Help with structs benchmarks

jeanGeorge · May 5, 2022, 4:39pm

Hi to everyone!

I am looking for some Elixir benchmarks that use structs. I would appreciate it if you could share some with me.

Why? I’m working on a project (my undergraduate thesis) whose goal is to improve the performance of the map lookup operation in BEAM. Now, I’m at a stage where I need to perform tests to analyze the behavior of the current BEAM implementation when using Elixir structs.

al2o3cr · May 6, 2022, 2:12am

Here’s some prior discussion that seems like a good starting point:

A big change worth learning about for this specific case (Elixir structs) is the new_map_lit machinery that landed in OTP 21:

github.com/erlang/otp

Introduce new_map_lit operation in the loader

erlang:master ← michalmuskala:new_map_lit

opened 10:06AM - 03 Jul 17 UTC

michalmuskala

+180 -0

Optimise construction of maps when all keys are literals but building a literal …tuple in the loader. This benefits especially small maps since they basically consist of two tuples - one for the keys and one for the values. This change should benefit especially Elixir, because of the record replacement - structs are always built with all literal keys. The change effectively means significantly reducing memory use (almost by a half) of programs using maps to replace records.

josevalim · May 6, 2022, 5:31am

Thank you @al2o3cr!

In particular, we are looking for any function or library that makes heavy use of structs, especially under a loop.

So for example, if you have code or library that is traversing a large list and modifying a struct as it goes, that would be very helpful.

mat-hek · May 6, 2022, 7:56am

In Membrane, we use nested structs and (usually small) maps for element state, which is basically a GenServer state. There are rather no heavy loops over it, but we figured out that access to structs impacts performance significantly. So we replaced Elixir’s Access by macros that construct pattern matches in the compile time. That turned out to provide significant speedup in some of our benchmarks. Not sure if that’s what you’re looking for, but I guess speeding up structs/maps themselves could give Membrane another boost.

stefanluptak · May 6, 2022, 8:20am

I think rebuilding Commanded’s aggregate from a lot of events (when there’s no snapshot) could be a good example of that.

--- LIST OF TASKS ---
a. From the struct benchmarks thread, copy the part that opens with the words containing "josevalim · May" and closes with "under a loop.".
b. According to the struct benchmarks thread, in which OTP release did the new_map_lit machinery land?
c. Mark each statement yes or no according to the struct benchmarks thread, and give the deciding words of the thread for each: (i) The thesis project aims to improve the performance of map lookup in BEAM. (ii) Membrane replaced Elixir's Access with macros that build pattern matches at runtime. (iii) The new_map_lit change roughly doubled the memory use of programs using maps to replace records.

--- COLLECTED MATERIAL ---
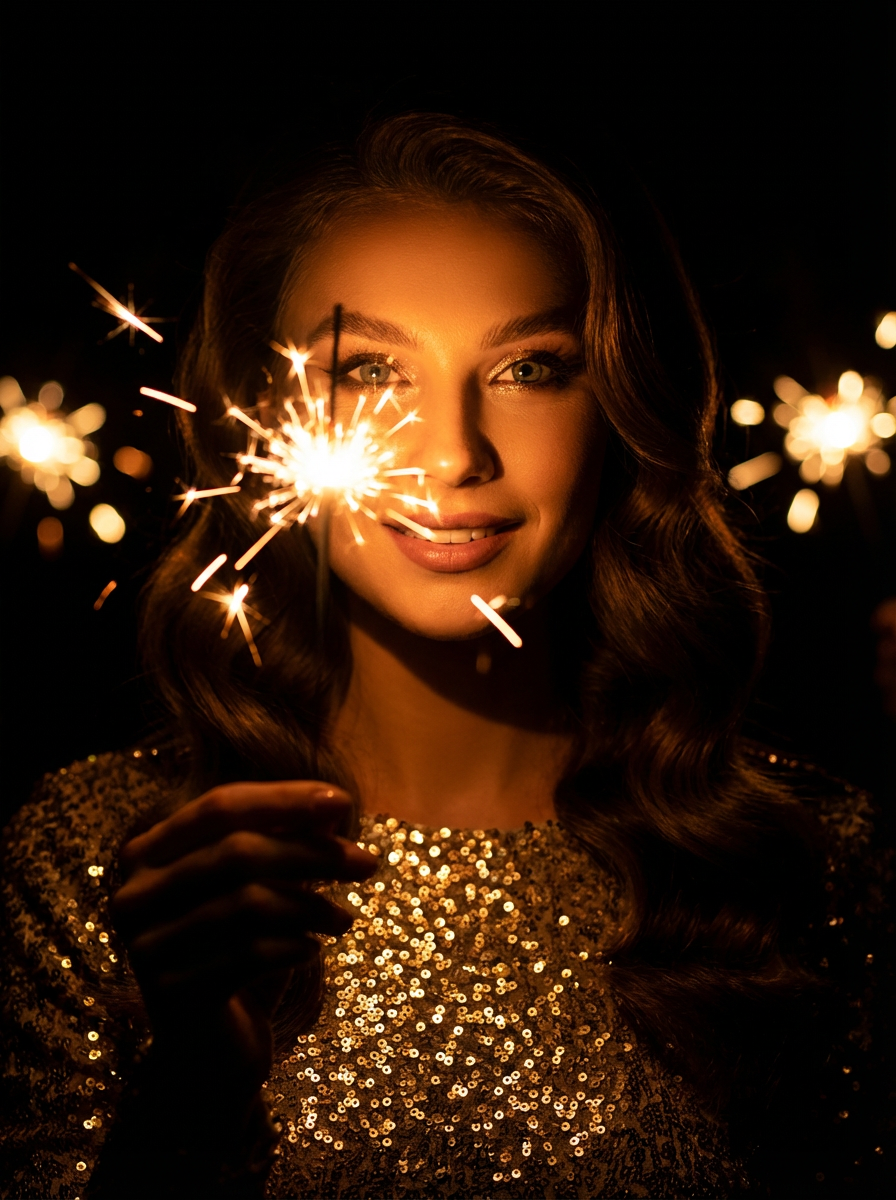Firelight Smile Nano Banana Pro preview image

--- RESULTS OF THE TASKS ---
a.
josevalim · May 6, 2022, 5:31am

Thank you @al2o3cr!

In particular, we are looking for any function or library that makes heavy use of structs, especially under a loop.

b. OTP 21.

c.
(i) Yes: "whose goal is to improve the performance of the map lookup operation in BEAM"
(ii) No: "macros that construct pattern matches in the compile time"
(iii) No: "significantly reducing memory use (almost by a half) of programs using maps to replace records"